On Wednesday, May 12, the Malaysian government confirmed that the US Department of Justice returned 1.9 billion ringgit (about $460 million) from seized assets related to the ongoing 1Malaysia Development Berhad (1MDB) scandal.
The development is the result of a five-year-long joint effort between US and Malaysian authorities to seize assets allegedly bought with money stolen from the fund. These assets include real estate in New York and Los Angeles, artwork by world-famous painters such as Van Gogh and Monet, and even profits received from the blockbuster movie, “The Wolf of Wall Street.” The goal: to recoup the stolen funds and repay outstanding debts incurred by 1MDB and its subsidiary, SRC International — which, together, amount to over 42 billion ringgit.
US authorities have helped to recover more than 4.5 billion ringgit so far, and in all, Malaysia has recovered 16.05 billion ringgit (or about $3.89 billion) of the 1MDB funds.
The scandal itself has made headlines since 2015. Reports had emerged that money meant for the country’s sovereign wealth fund — established in 2009 to promote Malaysia’s economic development — instead found its way into then-Malaysian Prime Minister Najib Razak’s bank accounts. A formal investigation launched in 2018 revealed wide-scale corruption involving several high-ranking officials who conspired to siphon off and pocket an estimated $4.5 billion from the fund.
The man who many believe orchestrated the entire scheme, Jho Low, is still at large. Even so, plenty of other alleged conspirators have been caught. There have been numerous arrests, the imprisonment of Malaysia’s former prime minister, and the implication of several officials and financial institutions around the world, including Goldman Sachs Group, JP Morgan, and Deutsche Bank.
Indeed, last October, Goldman Sachs Group’s Malaysian subsidiary admitted in US court that it had paid over $1 billion in bribes to raise money for the fund. The bank was fined $2.3 billion and agreed to return $600 million of the funds it received from the scheme to Malaysia. That settlement was on top of another reached with Malaysian authorities earlier that year that saw the bank pay $2.5 billion to the Malaysian government and pledge to return at least $1.4 billion in recovered funds.
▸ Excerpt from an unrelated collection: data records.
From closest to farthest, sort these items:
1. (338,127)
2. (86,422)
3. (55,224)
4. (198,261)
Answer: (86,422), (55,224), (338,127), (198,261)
1MDB also announced earlier this month that it had filed six civil suits against nine entities — including JP Morgan and Deutsche Bank — and 25 individuals to recover an additional $23 billion in linked assets and punish those that the justice system determines to be part of or beneficiaries of the conspiracy. Also among those named are Jho Low, his father and sister, and a close associate of Jho Low’s, Eric Tan Kim Loong.
While it remains to be seen how effective these civil lawsuits will be, it’s clear that there will still be more twists and turns — and punishments meted out — before this scandal truly comes to a close.